De acordo com Monori, o objetivo do banco é gerar uma renda para que o produtor consiga preservar as áreas. “Com isso, ele também poderá vender seu produto com o apelo da preservação ambiental”, afirmou o executivo. Segundo ele, mesmo sendo ainda pouco conhecido, o produto deve ter aumento de demanda. “Ser sustentável passará a ter valor financeiro.” Ainda segundo Monori, o banco poderia até compensar suas emissões com a compra de crédito de carbono, mas decidiu investir para ajudar os produtores que querem preservar suas áreas. “O programa de compensação é ambicioso e temos intenção de fazer novas emissões como decisão estratégica de ESG”, afirmou. Até o momento, o BV já conseguiu compensar 955 mil toneladas desde que começou o programa. “Nessa estratégia também captamos R$ 1 bilhão em CDBs verdes e temos ainda um negócio crescente de financiamento de placas solares”, disse o executivo. Ao todo, as emissões de ativos na linha de ESG da instituição cresceram 115% no primeiro semestre deste ano.
Após a lei do agro em 2020, foi o decreto 10828/2021 que estabeleceu as regras para a compensação financeira pela preservação
OPÇÕES Outro gigante financeiro que entrou nessa seara foi o Itaú Unibanco, que anunciou sua segunda emissão de Letras Financeiras (LF) Verdes, no valor de R$ 1 bilhão e com prazos de dois e três anos (R$ 500 milhões cada). As LF são títulos de longo prazo emitidos por bancos que se destinam a levantar recursos para que as instituições financeiras possam conceder empréstimos. Para Paula Costa, uma das fundadoras da consultoria ambiental Pretaterra, as novas ferramentas de financiamento, institucionalizadas em 2020, abrem a possibilidade efetiva do pagamento pelo serviço ambiental, ou ecossistêmicos. Mas toda a elaboração precisa ser feita de forma séria, com práticas conservacionistas de manejo do solo e redução de impactos, por exemplo. E tudo auditado. Porque quem vai pagar pela CPR Verde tem de ter muito claro pelo que ele está pagando. Tudo precisa ser mapeado. Dessa forma, ambientalistas e produtores, que antes ficavam um em cada lado, agora podem trabalhar juntos. “A CPR Verde veio para alinhar esses dois lados. Estamos num momento muito oportuno para nos tornarmos agentes da preservação”, afirmou outro sócio da Pretaterra, Valter Ziantoni.

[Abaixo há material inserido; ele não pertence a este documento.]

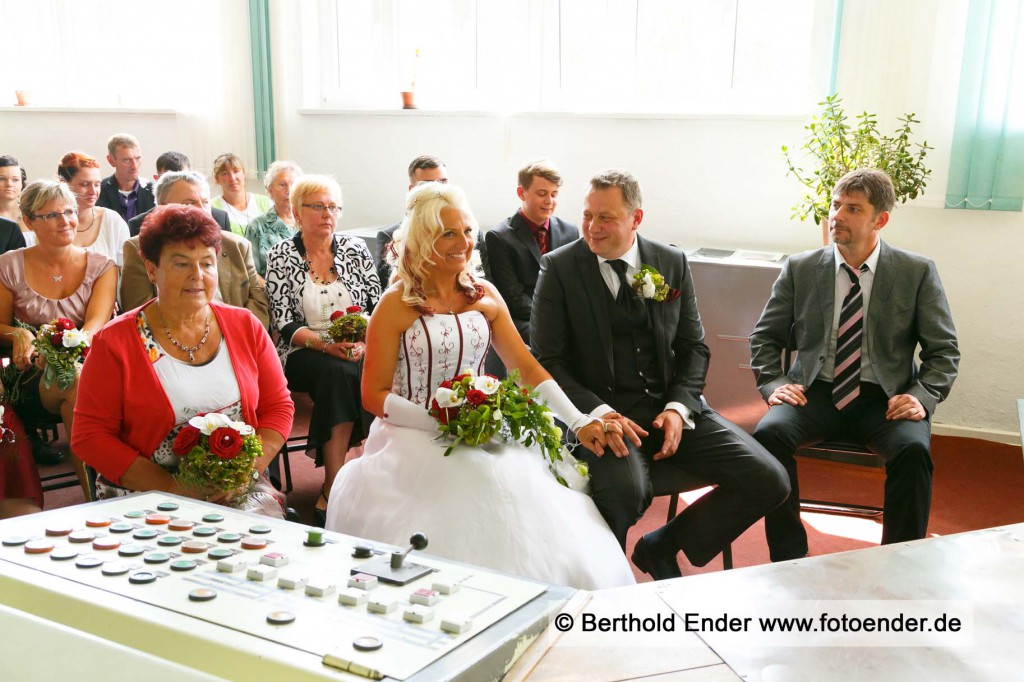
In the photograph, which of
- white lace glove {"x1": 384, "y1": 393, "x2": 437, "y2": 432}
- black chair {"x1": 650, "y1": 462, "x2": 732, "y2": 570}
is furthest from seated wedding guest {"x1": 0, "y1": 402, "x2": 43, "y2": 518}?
black chair {"x1": 650, "y1": 462, "x2": 732, "y2": 570}

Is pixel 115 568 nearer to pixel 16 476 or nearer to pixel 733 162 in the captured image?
pixel 16 476

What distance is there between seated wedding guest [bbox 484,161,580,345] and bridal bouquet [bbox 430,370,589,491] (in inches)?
83.7

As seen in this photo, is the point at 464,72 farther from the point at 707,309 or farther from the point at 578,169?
the point at 707,309

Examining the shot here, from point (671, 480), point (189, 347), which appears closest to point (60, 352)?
point (189, 347)

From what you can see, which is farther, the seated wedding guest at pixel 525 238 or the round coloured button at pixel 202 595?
the seated wedding guest at pixel 525 238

De acordo com o advogado e especialista em agronegócio e finanças sustentáveis do escritório VBSO, Phillipe Käfer, a CPR sempre foi um dos principais títulos de financiamento do agronegócio. Criada em 1994, pela Lei 8929, ela estava atrelada a uma promessa de entrega futura de produtos agrícolas. “Mas em 2020 a Lei do Agro fez uma alteração na Lei da CPR para que fosse permitida a inclusão de produtos relacionados à conservação de florestas nativas ou de biomas.” O grande pulo do gato para a ferramenta deslanchar, portanto, foi a compensação financeira pela preservação. Foi em outubro de 2021, por meio do Decreto 10828/2021 que as regras foram estabelecidas. “Ele coloca expressamente a emissão ligada à recuperação de florestas nativas, que resultem em redução de emissão de gases de efeito estufa e outros benefícios ecossistêmicos”, afirmou.

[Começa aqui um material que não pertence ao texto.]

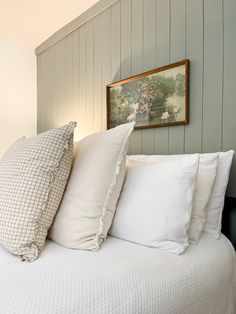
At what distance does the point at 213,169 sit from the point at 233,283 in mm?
457

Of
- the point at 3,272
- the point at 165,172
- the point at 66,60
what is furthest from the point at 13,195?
the point at 66,60

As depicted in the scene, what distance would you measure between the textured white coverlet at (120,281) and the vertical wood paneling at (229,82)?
513 mm

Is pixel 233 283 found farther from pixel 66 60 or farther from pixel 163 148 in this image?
pixel 66 60

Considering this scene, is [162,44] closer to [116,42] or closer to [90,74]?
[116,42]

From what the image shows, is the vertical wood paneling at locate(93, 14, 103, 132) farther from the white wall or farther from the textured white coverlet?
the textured white coverlet

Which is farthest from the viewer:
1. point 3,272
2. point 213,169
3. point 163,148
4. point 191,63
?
point 163,148

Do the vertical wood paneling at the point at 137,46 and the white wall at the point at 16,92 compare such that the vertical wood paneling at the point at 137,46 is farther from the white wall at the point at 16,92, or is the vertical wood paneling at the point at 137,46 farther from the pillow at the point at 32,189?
the white wall at the point at 16,92

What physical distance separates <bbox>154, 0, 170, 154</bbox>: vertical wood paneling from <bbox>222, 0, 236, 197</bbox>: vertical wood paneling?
0.37 meters

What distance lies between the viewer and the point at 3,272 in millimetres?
751

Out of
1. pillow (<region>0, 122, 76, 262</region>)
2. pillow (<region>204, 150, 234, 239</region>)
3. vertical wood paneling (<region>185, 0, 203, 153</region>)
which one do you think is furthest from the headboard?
pillow (<region>0, 122, 76, 262</region>)

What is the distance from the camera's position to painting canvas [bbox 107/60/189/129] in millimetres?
1505

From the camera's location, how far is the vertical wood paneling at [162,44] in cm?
159

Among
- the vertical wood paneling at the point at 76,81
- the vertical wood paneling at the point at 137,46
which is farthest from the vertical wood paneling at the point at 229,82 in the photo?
the vertical wood paneling at the point at 76,81

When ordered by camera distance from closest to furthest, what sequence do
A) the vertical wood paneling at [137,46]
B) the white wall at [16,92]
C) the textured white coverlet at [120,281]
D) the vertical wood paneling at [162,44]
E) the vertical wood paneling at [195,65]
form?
the textured white coverlet at [120,281], the vertical wood paneling at [195,65], the vertical wood paneling at [162,44], the vertical wood paneling at [137,46], the white wall at [16,92]
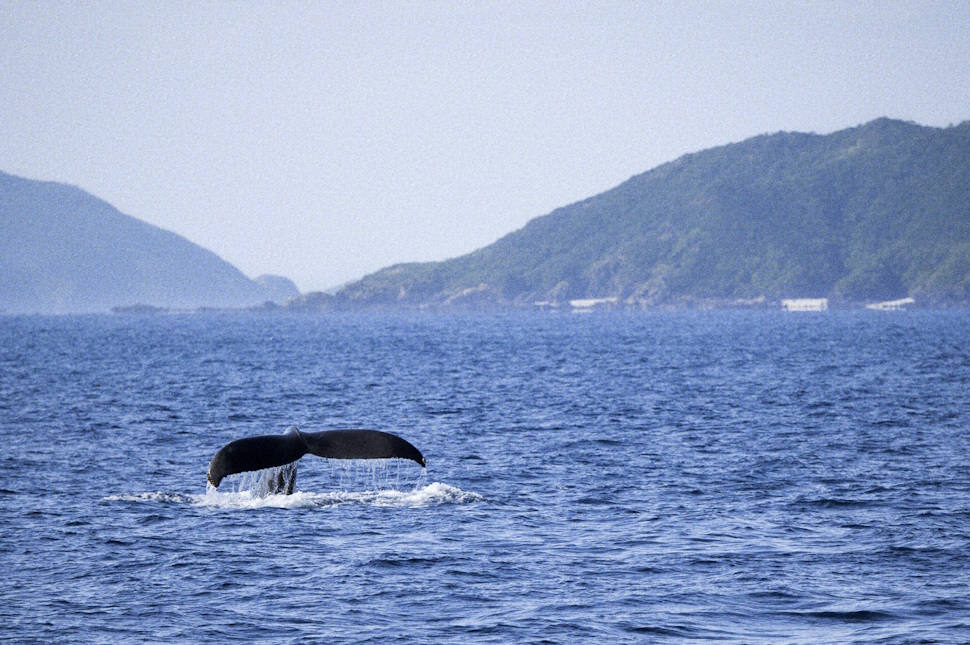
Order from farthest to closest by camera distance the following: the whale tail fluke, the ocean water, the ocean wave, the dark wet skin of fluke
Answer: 1. the ocean wave
2. the whale tail fluke
3. the dark wet skin of fluke
4. the ocean water

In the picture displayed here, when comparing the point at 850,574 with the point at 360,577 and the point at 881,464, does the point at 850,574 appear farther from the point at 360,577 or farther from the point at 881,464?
the point at 881,464

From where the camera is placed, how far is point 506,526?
26562 millimetres

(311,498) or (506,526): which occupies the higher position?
(311,498)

O efeito da lei foi uma ampliação de mercado que aos poucos se concretiza, uma vez que manter a floresta e plantar também se tornam produtos. “Isso vai permitir uma gama de possibilidades de novas ferramentas de financiamento como estamos vendo”, afirmou Käfer. O desafio, segundo ele, será o desenvolvimento das metodologias certificadoras para garantir o título no mercado financeiro. “Para que esse mercado se fortaleça será necessário criar regras claras, tanto técnicas como jurídicas, dando o embasamento total.” Mesmo processo que ainda precisará ser feito no mercado de crédito de carbono que no Brasil ainda é voluntário. Isso inclui certificações, laudos, e todas as etapas para que aquele ativo seja validado. Um processo demorado e caro. E nesse contexto, a CPR pode se tornar um título intermediário que pode financiar as etapas.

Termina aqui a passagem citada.